**Passage given:**
Why do we celebrate Grandparents Day? Grandparents are cool. I vote we celebrate all month long! Originally established by presidential decree in 1978, it is intended as a day to honor grandparents for the contributions they make in our lives. It set me thinking about the contributions of my grandparents.
I was fortunate enough to know all my grandparents. Their impact in my life can be measured differently. Grannie Smith raised nine children who provided 20 grandchildren and a few additions that joined our cousin clan mid-childhood. Grannie Cassie had two children and only five grandchildren.
I was the second grandchild of the Smith cousin’s clan, and I believed that I was her favorite. It was not until I was at Granny Smith’s funeral and listened to one of the younger cousins describe my grandmother and the impact she had on his life that I came to the stunning realization that I was not her favorite. Granny Smith had grandchildren around virtually all the time and managed to make each feel special.
We always lived long distances from Granny Smith and sometimes went years without visiting. I was always making up for lost time with her and given a chance loved to sit at the table and listen to stories of years past. I learned how to love every child, that everyone must do their part, and how to wait in a long line for one bathroom.
I watched my grandmother go to work as a maid cleaning motel rooms and heard funny stories about the mess people leave behind. Most importantly, I learned that all work is respectable, puts food on the table, and for Granny’s sake, hang up the hotel towels. She had a bad back.
Granny Cassie, on the other hand, was quick with a switch off the apple tree. We spent many years living in the same town, even living with my grandparents for a year while I was in the first grade. I learned to be brave about riding the big yellow bus, how to collect eggs from the chicken coop, cook for an army because all were welcome at the supper table and to sweep the kitchen floor every day.
I suspect Granny Smith gave up sweeping the kitchen floor every day while parenting nine children.
In all my grandparent recollections, I do not ever remember hearing about giving to help others. There was just the doing. Granny Cassie and Grandpa Rex were members of the local Fraternity of Oddfellows and the Rebekah Assembly. Various activities raised money for educational scholarships and especially for the old folk’s home in a neighboring town.

**Exercise instructions:**
**a.** Swap "cool" for "wonderful" and give the Grandparents Day passage again from "Why do we celebrate" to "of my grandparents.".
**b.** In the Grandparents Day passage, what work did Granny Smith do?
The rows come from a different source than the Grandparents Day passage.

**Records provided:**

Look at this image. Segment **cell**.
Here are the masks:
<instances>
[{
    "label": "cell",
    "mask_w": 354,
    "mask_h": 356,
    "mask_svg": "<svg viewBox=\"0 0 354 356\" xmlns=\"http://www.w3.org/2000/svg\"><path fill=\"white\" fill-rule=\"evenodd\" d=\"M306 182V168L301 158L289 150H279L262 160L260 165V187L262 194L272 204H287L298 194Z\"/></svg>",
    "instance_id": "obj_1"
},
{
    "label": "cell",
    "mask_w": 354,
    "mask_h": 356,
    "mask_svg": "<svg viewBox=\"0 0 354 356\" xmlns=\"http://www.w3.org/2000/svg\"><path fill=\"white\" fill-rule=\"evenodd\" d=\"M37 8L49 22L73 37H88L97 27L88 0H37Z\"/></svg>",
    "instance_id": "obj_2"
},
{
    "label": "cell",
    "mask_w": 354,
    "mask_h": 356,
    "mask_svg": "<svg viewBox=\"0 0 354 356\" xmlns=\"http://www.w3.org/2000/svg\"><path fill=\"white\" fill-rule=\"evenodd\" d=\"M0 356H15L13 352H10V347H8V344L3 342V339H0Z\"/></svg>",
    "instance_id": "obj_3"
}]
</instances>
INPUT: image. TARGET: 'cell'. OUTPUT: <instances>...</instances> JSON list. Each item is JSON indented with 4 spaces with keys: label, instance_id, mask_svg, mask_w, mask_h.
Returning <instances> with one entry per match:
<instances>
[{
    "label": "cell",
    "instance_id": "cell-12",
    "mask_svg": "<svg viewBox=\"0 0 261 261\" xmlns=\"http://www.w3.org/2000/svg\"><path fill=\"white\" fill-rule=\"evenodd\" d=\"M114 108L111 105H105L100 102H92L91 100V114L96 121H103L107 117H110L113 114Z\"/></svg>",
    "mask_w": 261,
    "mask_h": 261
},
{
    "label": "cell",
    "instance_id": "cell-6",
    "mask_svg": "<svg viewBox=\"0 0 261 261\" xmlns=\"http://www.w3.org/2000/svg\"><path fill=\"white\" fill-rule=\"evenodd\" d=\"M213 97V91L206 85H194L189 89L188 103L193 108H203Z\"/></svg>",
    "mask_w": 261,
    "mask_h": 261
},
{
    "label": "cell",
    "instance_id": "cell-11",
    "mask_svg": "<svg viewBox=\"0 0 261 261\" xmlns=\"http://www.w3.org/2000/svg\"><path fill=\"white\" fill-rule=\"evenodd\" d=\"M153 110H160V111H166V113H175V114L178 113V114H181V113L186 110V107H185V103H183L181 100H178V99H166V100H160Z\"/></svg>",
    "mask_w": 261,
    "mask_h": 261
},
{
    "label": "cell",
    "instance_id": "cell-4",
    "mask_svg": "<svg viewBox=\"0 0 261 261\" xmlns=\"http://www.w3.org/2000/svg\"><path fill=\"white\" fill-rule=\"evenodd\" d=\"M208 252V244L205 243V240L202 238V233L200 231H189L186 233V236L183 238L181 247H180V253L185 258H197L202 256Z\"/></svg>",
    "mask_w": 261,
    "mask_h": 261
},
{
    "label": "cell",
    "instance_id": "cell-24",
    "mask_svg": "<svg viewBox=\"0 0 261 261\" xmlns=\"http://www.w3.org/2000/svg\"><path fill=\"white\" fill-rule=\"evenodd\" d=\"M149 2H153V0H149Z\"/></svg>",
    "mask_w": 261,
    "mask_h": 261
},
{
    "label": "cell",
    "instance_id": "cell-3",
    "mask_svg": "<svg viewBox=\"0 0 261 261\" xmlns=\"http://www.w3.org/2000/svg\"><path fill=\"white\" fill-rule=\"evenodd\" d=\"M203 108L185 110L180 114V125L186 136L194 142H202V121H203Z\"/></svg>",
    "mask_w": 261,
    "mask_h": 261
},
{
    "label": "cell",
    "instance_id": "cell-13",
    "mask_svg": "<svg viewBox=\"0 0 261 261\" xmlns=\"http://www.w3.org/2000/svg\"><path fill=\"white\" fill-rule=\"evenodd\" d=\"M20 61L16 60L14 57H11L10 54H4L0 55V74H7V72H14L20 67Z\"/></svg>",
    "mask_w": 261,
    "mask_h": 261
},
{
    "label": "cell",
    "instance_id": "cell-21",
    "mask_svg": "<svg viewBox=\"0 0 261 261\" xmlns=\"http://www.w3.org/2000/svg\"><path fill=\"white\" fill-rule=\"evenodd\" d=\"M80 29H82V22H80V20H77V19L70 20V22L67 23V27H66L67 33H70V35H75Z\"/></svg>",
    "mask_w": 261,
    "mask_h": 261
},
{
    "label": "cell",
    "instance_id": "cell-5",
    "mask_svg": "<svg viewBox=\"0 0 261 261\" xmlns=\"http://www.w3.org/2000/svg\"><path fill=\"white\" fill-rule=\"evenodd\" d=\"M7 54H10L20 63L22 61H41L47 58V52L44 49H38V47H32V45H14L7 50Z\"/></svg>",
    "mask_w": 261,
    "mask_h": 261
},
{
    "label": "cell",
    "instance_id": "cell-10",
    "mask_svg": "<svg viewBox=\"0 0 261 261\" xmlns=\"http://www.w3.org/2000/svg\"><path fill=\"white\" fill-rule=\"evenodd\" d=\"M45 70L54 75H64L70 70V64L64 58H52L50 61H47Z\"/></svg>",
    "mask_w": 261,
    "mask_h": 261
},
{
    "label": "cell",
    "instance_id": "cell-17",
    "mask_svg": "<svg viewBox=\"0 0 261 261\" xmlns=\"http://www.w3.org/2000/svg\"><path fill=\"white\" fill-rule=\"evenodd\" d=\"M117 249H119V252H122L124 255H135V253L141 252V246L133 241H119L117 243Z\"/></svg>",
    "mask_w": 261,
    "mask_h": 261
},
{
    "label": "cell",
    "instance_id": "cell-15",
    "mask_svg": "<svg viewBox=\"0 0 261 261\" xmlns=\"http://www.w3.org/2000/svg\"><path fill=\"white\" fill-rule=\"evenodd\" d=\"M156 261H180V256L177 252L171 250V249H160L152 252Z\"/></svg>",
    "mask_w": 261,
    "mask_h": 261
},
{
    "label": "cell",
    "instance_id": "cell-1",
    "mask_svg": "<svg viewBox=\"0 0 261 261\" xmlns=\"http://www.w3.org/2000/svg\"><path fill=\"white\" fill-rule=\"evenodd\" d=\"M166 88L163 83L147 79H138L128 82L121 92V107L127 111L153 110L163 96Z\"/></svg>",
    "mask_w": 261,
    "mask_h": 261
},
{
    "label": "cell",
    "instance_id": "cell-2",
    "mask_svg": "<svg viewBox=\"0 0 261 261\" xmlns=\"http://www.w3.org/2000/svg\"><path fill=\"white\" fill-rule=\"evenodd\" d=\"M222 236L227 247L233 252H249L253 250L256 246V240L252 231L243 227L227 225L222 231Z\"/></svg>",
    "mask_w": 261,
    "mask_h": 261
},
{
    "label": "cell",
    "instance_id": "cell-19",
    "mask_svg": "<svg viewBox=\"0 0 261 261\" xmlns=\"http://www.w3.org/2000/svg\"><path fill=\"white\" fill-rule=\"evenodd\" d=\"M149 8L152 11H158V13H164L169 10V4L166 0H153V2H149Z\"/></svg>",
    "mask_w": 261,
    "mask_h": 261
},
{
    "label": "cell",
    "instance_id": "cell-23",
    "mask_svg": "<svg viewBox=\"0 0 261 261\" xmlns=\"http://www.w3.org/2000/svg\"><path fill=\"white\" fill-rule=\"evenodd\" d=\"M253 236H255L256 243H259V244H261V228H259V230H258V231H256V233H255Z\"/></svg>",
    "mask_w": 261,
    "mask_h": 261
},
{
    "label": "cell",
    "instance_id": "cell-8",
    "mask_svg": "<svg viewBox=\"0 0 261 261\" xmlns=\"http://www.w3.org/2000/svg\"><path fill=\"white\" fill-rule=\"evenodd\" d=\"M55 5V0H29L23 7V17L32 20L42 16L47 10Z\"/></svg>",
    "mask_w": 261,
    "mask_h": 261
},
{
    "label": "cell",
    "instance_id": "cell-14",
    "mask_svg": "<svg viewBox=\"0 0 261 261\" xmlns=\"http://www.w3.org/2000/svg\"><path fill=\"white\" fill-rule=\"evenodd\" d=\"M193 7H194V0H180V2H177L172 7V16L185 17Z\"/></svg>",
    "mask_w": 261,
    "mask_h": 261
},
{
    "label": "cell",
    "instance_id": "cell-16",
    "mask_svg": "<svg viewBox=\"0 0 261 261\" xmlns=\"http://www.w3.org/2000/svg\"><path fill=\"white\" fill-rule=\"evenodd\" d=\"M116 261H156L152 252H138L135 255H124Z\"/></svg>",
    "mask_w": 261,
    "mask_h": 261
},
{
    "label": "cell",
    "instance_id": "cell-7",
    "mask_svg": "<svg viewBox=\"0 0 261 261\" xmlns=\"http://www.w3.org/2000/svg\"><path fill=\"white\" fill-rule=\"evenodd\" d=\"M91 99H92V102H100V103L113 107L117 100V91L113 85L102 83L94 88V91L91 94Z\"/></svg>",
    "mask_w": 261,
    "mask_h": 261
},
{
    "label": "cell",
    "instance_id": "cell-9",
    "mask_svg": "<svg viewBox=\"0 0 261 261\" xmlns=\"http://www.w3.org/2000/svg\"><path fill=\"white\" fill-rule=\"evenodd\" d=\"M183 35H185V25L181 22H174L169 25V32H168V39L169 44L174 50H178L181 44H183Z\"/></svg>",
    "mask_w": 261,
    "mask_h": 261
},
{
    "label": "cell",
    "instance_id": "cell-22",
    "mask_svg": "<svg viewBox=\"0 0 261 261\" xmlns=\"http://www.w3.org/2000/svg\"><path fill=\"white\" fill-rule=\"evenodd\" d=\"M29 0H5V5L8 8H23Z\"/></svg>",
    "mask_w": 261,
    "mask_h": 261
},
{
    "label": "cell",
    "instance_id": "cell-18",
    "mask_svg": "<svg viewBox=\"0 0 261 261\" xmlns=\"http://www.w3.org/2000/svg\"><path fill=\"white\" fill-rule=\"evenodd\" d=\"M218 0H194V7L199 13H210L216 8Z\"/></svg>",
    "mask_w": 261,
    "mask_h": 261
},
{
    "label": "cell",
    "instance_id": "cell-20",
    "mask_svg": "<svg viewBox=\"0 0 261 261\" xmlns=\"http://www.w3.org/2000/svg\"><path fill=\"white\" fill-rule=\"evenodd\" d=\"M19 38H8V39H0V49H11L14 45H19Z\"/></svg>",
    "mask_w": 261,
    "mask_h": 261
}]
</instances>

**Answers below:**
**a.**
Why do we celebrate Grandparents Day? Grandparents are wonderful. I vote we celebrate all month long! Originally established by presidential decree in 1978, it is intended as a day to honor grandparents for the contributions they make in our lives. It set me thinking about the contributions of my grandparents.

**b.** She worked as a maid cleaning motel rooms.